REQUIREMENT — Locate every line in the material below that contains the word "black", and copy each of those lines.

━━━━━ SOURCE MATERIAL ━━━━━

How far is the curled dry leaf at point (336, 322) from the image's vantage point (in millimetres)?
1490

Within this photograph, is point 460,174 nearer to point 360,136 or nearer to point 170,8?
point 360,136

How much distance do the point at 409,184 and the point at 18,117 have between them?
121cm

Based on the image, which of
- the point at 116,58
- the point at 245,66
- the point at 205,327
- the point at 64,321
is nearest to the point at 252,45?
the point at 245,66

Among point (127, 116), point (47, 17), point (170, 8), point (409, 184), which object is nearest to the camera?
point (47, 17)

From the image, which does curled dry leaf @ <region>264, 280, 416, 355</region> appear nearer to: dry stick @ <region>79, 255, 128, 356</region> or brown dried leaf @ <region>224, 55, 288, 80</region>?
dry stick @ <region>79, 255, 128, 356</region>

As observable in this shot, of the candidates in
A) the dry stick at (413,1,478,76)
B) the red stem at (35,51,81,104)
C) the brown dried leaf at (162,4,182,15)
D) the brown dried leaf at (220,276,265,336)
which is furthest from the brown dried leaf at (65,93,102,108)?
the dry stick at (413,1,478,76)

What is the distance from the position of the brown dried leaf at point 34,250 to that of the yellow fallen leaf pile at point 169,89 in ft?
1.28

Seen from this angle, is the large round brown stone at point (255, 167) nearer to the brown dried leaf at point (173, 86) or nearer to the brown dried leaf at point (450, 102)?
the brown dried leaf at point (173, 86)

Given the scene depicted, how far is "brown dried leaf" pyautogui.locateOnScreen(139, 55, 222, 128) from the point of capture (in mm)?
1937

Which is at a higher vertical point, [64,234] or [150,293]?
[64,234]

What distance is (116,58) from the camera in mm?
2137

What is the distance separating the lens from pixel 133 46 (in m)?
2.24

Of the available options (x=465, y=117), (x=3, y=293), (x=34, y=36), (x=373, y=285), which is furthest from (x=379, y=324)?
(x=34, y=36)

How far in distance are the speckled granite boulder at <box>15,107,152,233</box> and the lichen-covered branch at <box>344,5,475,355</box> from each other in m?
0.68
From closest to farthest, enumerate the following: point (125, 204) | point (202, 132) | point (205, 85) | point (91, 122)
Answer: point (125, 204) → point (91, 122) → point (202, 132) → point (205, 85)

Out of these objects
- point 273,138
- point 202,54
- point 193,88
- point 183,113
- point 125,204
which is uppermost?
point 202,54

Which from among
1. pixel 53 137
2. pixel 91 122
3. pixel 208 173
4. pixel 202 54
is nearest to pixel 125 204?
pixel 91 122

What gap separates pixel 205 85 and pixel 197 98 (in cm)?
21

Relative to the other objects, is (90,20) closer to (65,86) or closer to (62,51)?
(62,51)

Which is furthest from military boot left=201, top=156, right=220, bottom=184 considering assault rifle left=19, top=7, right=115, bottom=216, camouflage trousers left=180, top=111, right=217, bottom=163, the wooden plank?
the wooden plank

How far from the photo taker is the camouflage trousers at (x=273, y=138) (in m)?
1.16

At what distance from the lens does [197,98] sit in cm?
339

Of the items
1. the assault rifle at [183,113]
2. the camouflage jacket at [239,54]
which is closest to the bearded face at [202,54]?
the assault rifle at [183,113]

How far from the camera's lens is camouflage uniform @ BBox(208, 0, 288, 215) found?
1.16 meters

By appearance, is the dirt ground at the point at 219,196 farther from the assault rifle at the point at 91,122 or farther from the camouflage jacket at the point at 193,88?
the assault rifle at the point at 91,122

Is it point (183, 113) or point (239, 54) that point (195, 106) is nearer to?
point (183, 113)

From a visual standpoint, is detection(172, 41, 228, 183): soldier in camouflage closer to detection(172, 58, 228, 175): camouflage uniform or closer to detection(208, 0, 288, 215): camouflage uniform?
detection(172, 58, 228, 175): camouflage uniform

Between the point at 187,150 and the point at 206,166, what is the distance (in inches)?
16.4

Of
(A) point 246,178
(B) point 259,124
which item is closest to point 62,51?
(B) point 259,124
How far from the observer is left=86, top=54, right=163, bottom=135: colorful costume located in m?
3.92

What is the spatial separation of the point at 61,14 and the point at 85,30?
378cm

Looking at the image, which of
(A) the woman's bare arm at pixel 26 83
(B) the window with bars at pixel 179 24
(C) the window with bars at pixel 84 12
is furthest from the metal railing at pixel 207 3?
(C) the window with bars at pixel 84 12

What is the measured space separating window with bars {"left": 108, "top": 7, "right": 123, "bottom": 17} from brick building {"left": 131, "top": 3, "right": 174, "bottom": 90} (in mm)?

━━━━━
━━━━━ SOURCE MATERIAL ━━━━━

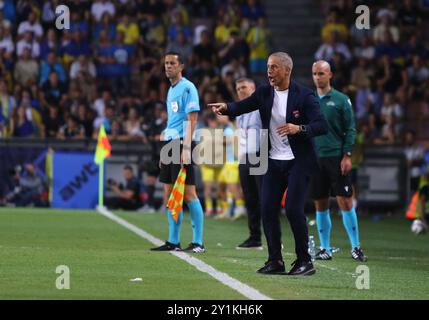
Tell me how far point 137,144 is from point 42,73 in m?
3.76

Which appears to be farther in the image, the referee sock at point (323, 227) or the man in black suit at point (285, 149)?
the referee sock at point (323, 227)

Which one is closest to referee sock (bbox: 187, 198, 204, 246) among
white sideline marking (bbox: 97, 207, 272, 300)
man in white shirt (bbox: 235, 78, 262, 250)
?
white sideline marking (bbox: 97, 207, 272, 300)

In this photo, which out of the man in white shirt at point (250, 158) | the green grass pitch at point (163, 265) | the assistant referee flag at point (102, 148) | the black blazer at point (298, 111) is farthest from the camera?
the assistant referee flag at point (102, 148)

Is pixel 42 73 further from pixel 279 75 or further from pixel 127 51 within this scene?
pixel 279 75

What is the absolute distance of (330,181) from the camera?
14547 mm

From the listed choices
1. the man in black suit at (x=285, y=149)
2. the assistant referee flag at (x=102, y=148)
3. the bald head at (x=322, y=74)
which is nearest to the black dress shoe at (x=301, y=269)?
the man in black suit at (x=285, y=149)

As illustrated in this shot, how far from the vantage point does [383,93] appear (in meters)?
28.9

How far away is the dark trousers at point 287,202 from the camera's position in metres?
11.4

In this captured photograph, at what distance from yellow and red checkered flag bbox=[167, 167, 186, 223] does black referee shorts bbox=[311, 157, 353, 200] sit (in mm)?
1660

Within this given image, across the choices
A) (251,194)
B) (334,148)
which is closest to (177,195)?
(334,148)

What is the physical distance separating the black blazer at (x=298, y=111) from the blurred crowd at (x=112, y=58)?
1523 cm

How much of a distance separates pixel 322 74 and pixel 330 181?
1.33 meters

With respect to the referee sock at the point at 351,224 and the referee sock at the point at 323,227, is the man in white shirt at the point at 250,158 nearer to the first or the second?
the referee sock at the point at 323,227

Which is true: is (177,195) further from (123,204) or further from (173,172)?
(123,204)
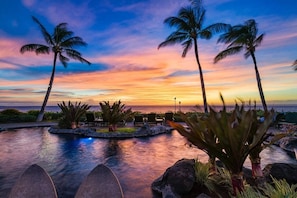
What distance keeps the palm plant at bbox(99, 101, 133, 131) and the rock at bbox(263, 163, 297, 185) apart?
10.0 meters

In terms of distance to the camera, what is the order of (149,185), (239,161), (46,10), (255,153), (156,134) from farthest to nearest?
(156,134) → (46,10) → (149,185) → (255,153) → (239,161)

━━━━━

OUTPUT BELOW —
Which appears to be farther in the image, the referee sock at point (323, 227) or the man in black suit at point (285, 149)?
In this photo, which out of the man in white shirt at point (250, 158) | the green grass pitch at point (163, 265) | the assistant referee flag at point (102, 148) | the black blazer at point (298, 111) is farthest from the camera?
1. the man in black suit at (x=285, y=149)
which is nearest to the black dress shoe at (x=301, y=269)?
the man in black suit at (x=285, y=149)
In this captured photograph, at what distance from yellow and red checkered flag bbox=[167, 167, 186, 223] does black referee shorts bbox=[311, 157, 353, 200] sit (in mm)?
What is the physical distance separating the black blazer at (x=298, y=111) from the blurred crowd at (x=112, y=58)?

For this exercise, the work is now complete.